I want to say that it’s not fair and bang my fists on the floor like a spoilt Victorian child but I have too much composure for that.

This one genuinely did make me sad. I don’t get why it ended and I doubt I’ll ever know. I’m convinced it isn’t because of The Chap because Hypnodom suggested he was there while other men paid to fuck me. Did I find out too much with the names? Who knows.

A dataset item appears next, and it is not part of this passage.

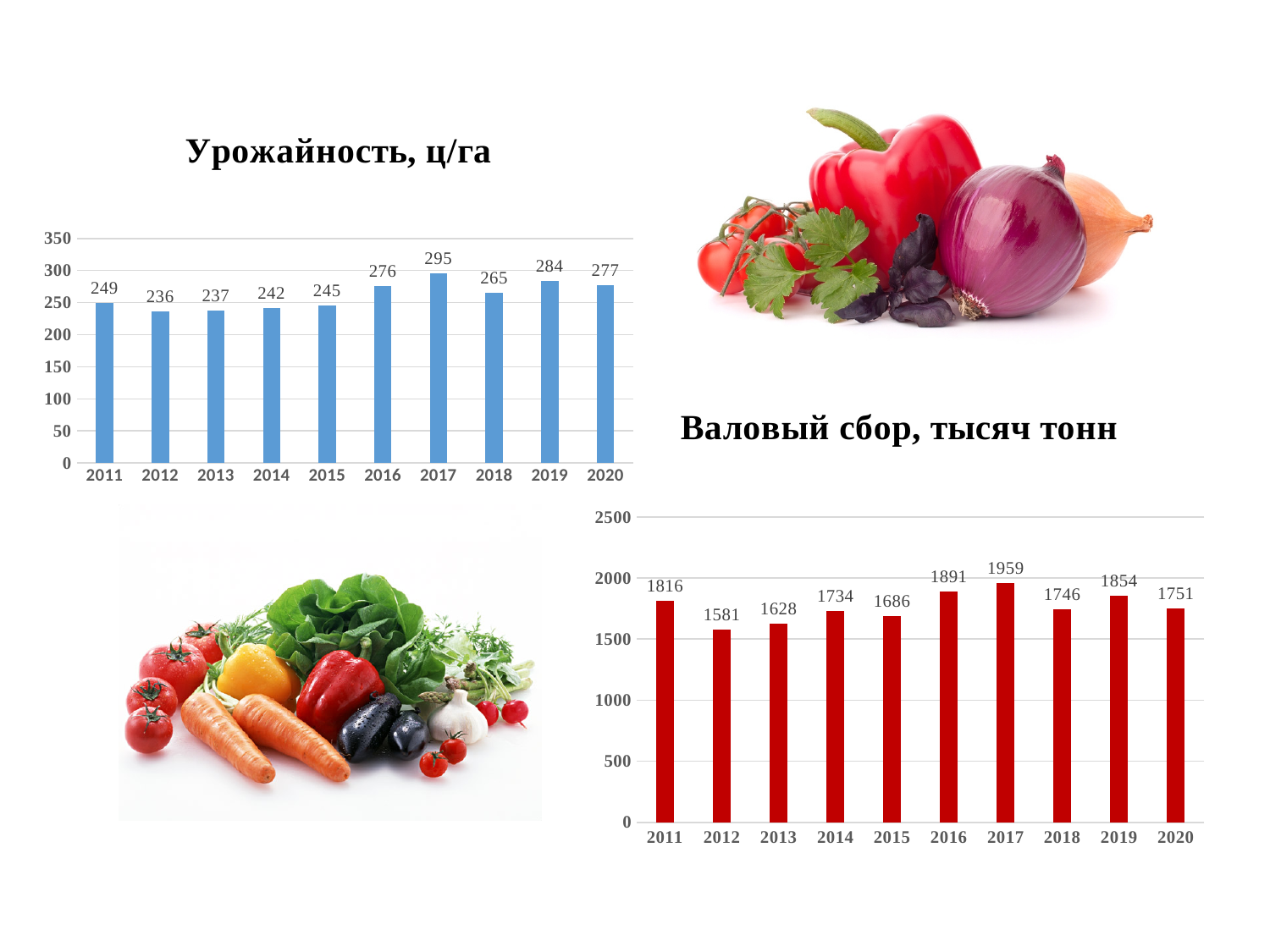
In the 'Урожайность, ц/га' chart, which year has the lowest value? 2012 What kind of chart is the 'Валовый сбор, тысяч тонн' chart? Bar chart What colour are the bars in the 'Урожайность, ц/га' chart? Blue In the 'Валовый сбор, тысяч тонн' chart, what is the value for 2019? 1854 In the 'Валовый сбор, тысяч тонн' chart, what is the difference between the values for 2017 and 2012? 378 In the 'Валовый сбор, тысяч тонн' chart, which year has the highest value? 2017 In the 'Урожайность, ц/га' chart, what is the value for 2017? 295 In the 'Валовый сбор, тысяч тонн' chart, which is larger, the value for 2014 or the value for 2015? 2014 In the 'Урожайность, ц/га' chart, is the value for 2016 greater or less than 250? greater In the 'Урожайность, ц/га' chart, what is the difference between the values for 2017 and 2011? 46 In the 'Валовый сбор, тысяч тонн' chart, which year has the lowest value? 2012 In the 'Урожайность, ц/га' chart, how many years are shown on the x axis? 10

It was truly a Greek Tragedy: everything seemed to happen off stage.

2 Comments

  • melody says:

    A good post and read on the delights and pitfalls of erotic hypnosis.

    I still remember the startled, magical feeling that I’d been put in to trance. The mesmeric voice that took me to somewhere special inside my own head. That feeling that you want to follow their lead, their suggestions and give up control. Not just give it up, but to hand it all to them on a plate.

    Arousal and orgasm are very powerful hooks within trance, they’ll unlock your limits if you’re not careful and this is where you rely on the ethics of the hypnotist. Sadly, you seem to have found one with questionable ethics. One who’s found he has knack with hypnosis and uses it to groom subs.

    You’re right that to practice hypnotherapy a hypnotist must be accredited and registered. However, there’s no such requirement for private or amateur hypnotists. BDSM abounds with sites dedicated to hypnotism, some players are fully accredited and respected, others are very skilled amateurs and become respected. These are probably in the minority, the rest are chancers and some are downright malicious.

    I’d reiterate that if someone is interested in hypnosis after reading this post, do your research first.

    On a personal note, I’ve had over 3 years of sessions with a hypnodomme. She’s accredited but not registered since she doesn’t operate a general hypnotherapy practice. This is fairly common since the themes explored in erotic hypnosis can get a hypnotist struck off if they fail to observe boundaries.

  • Aaron says:

    Technically I can’t say that I liked this post, as it contains some behaviour that seems to me to be pretty reprehensible. But I very much liked the quality of the writing and the insight and consideration that lay behind it. Thank you for sharing your experiences.